Seringnya kita mengira mereka pasti senang. Padahal dunia anak punya aturan sosialnya sendiri, dan itu rumit.
Jam makan siang adalah momen penting untuk belajar keterampilan sosial (Psychology Today, 2019). Mereka ingin diterima.
Bekal yang terlihat "beda" bisa bikin malu. Bahkan membuat mereka merasa tersisih. Tidak heran kalau ada anak yang memilih jajan di kantin.
Bukan berarti tidak menghargai masakan ibunya. Bagi mereka, momen jajan adalah kesempatan untuk gabung, tertawa, dan mempererat pertemanan.
Ada pula soal peran gender yang masih kental. Menyiapkan bekal seolah otomatis tugas ibu. Dapur dianggap wilayah perempuan.

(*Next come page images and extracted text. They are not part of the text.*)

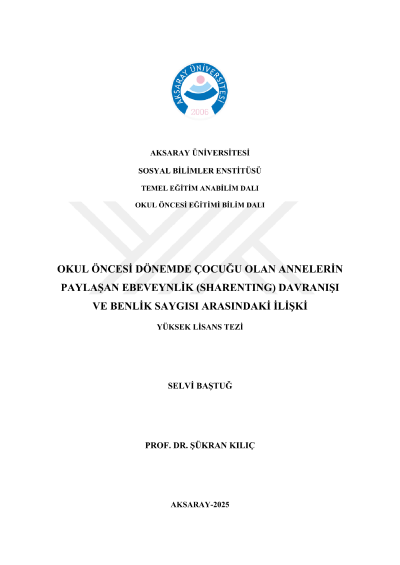 AKSARAY ÜNİVERSİTESİ
2006

AKSARAY ÜNİVERSİTESİ

SOSYAL BİLİMLER ENSTİTÜSÜ

TEMEL EĞİTİM ANABİLİM DALI

OKUL ÖNCESİ EĞİTİMİ BİLİM DALI

OKUL ÖNCESİ DÖNEMDE ÇOCUĞU OLAN ANNELERİN PAYLAŞAN EBEVEYNLİK (SHARENTING) DAVRANIŞI VE BENLİK SAYGISI ARASINDAKİ İLİŞKİ

YÜKSEK LİSANS TEZİ

SELVİ BAŞTUĞ

PROF. DR. ŞÜKRAN KILIÇ

AKSARAY-2025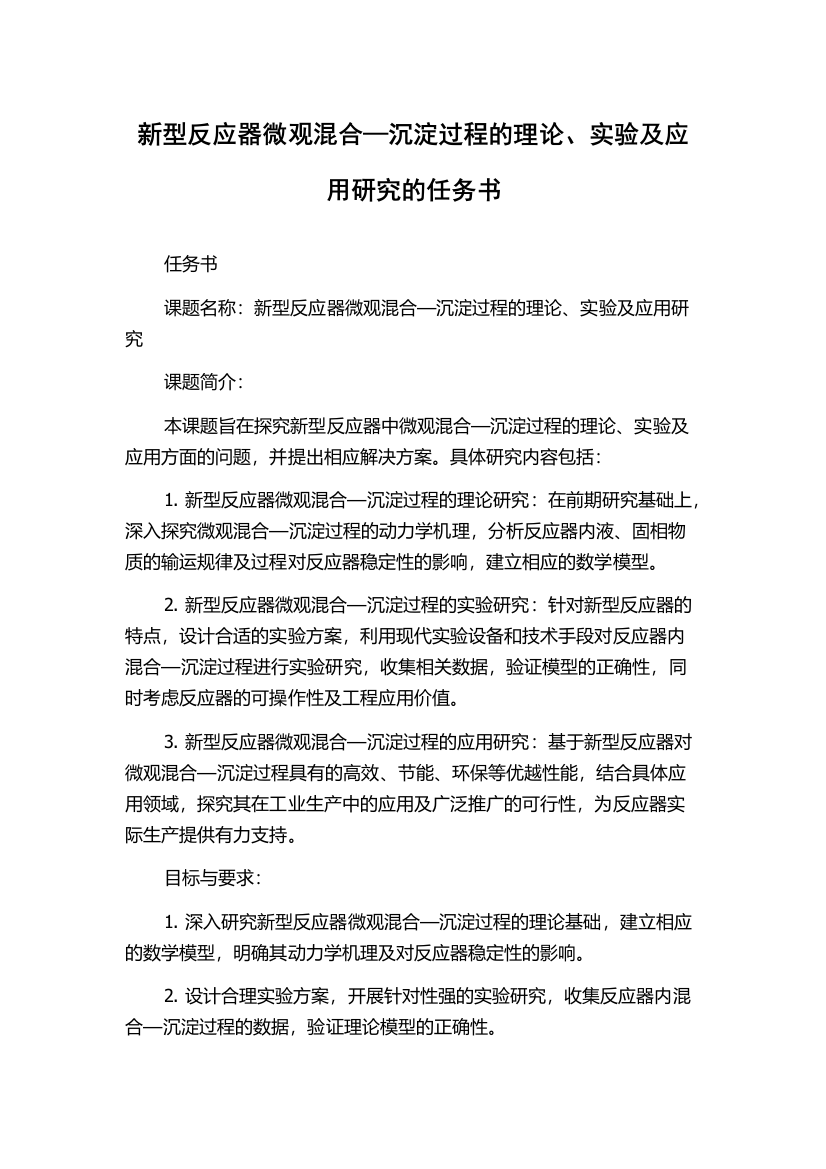 新型反应器微观混合—沉淀过程的理论、实验及应用研究的任务书

任务书

课题名称：新型反应器微观混合—沉淀过程的理论、实验及应用研究

课题简介：

本课题旨在探究新型反应器中微观混合—沉淀过程的理论、实验及应用方面的问题，并提出相应解决方案。具体研究内容包括：

1. 新型反应器微观混合—沉淀过程的理论研究：在前期研究基础上，深入探究微观混合—沉淀过程的动力学机理，分析反应器内液、固相物质的输运规律及过程对反应器稳定性的影响，建立相应的数学模型。

2. 新型反应器微观混合—沉淀过程的实验研究：针对新型反应器的特点，设计合适的实验方案，利用现代实验设备和技术手段对反应器内混合—沉淀过程进行实验研究，收集相关数据，验证模型的正确性，同时考虑反应器的可操作性及工程应用价值。

3. 新型反应器微观混合—沉淀过程的应用研究：基于新型反应器对微观混合—沉淀过程具有的高效、节能、环保等优越性能，结合具体应用领域，探究其在工业生产中的应用及广泛推广的可行性，为反应器实际生产提供有力支持。

目标与要求：

1. 深入研究新型反应器微观混合—沉淀过程的理论基础，建立相应的数学模型，明确其动力学机理及对反应器稳定性的影响。

2. 设计合理实验方案，开展针对性强的实验研究，收集反应器内混合—沉淀过程的数据，验证理论模型的正确性。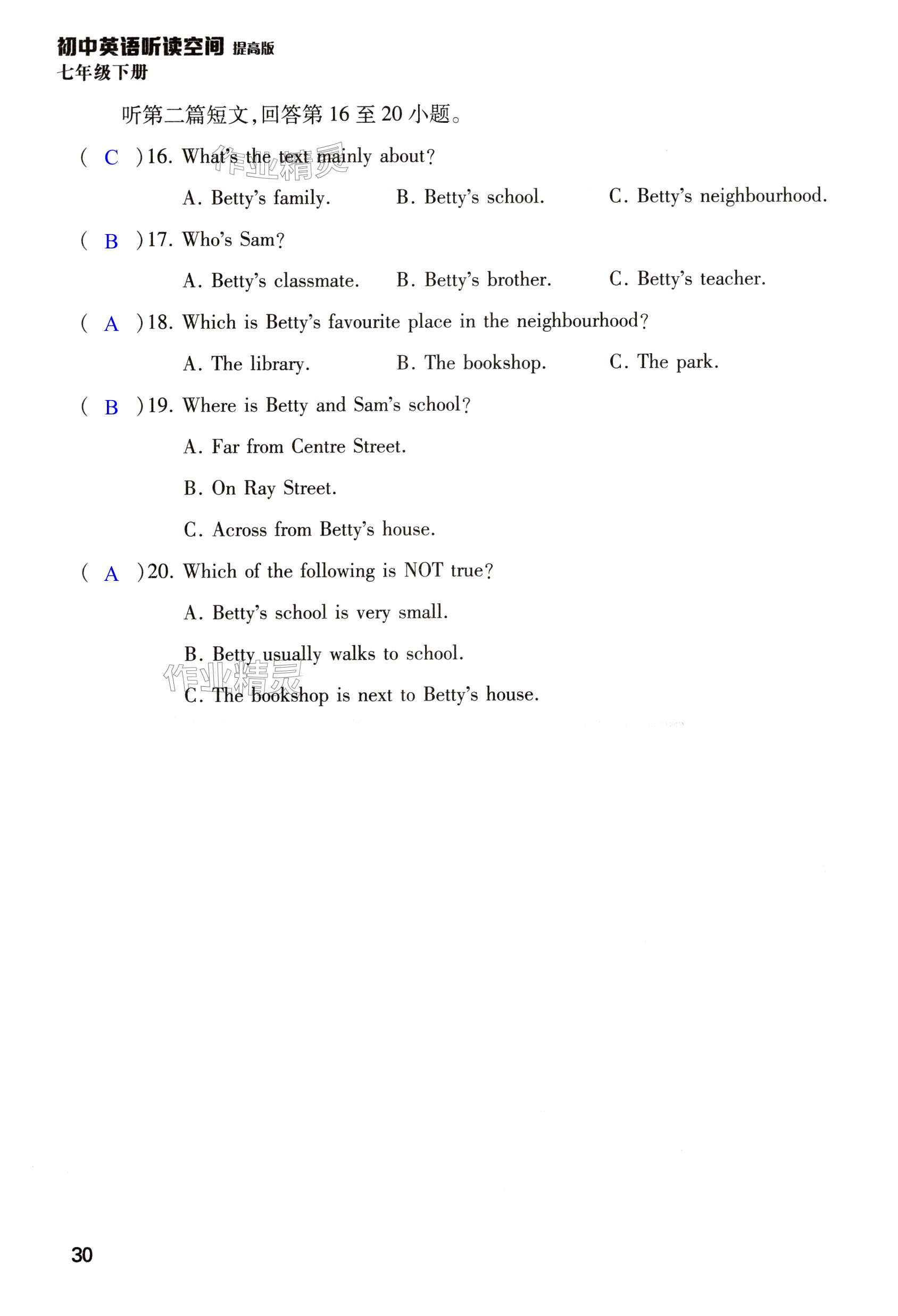 初中英语听读空间 提高版
七年级下册

听第二篇短文,回答第 16 至 20 小题。

( C )16. What's the text mainly about?

A. Betty's family. B. Betty's school. C. Betty's neighbourhood.

( B )17. Who's Sam?

A. Betty's classmate. B. Betty's brother. C. Betty's teacher.

( A )18. Which is Betty's favourite place in the neighbourhood?

A. The library. B. The bookshop. C. The park.

( B )19. Where is Betty and Sam's school?

A. Far from Centre Street.

B. On Ray Street.

C. Across from Betty's house.

( A )20. Which of the following is NOT true?

A. Betty's school is very small.

B. Betty usually walks to school.

C. The bookshop is next to Betty's house.

作业精灵

作业精灵

30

Nyatanya, di banyak keluarga modern, pekerjaan rumah dibagi lebih adil. Ayah yang cekatan di dapur sudah biasa, bukan pemandangan langka.
Terus-menerus menyorot sosok ibu justru menguatkan pandangan lama yang makin tidak cocok dengan dinamika keluarga saat ini.
Dari sisi lain yang lebih serius, bekal sekolah juga bisa memantulkan status sosial.
Isi yang beragam dan "wah" butuh biaya dan waktu. Di sinilah kesenjangan muncul.
Anak-anak bisa saja membandingkan isi bekal satu sama lain. Fenomena ini dikenal sebagai lunch shaming. Perundungan terkait bekal benar-benar ada (The New York Times, 2019).
Anak bisa diejek karena bekalnya sederhana. Niat baik orang tua pun berisiko berbalik, menumbuhkan rasa minder pada anak.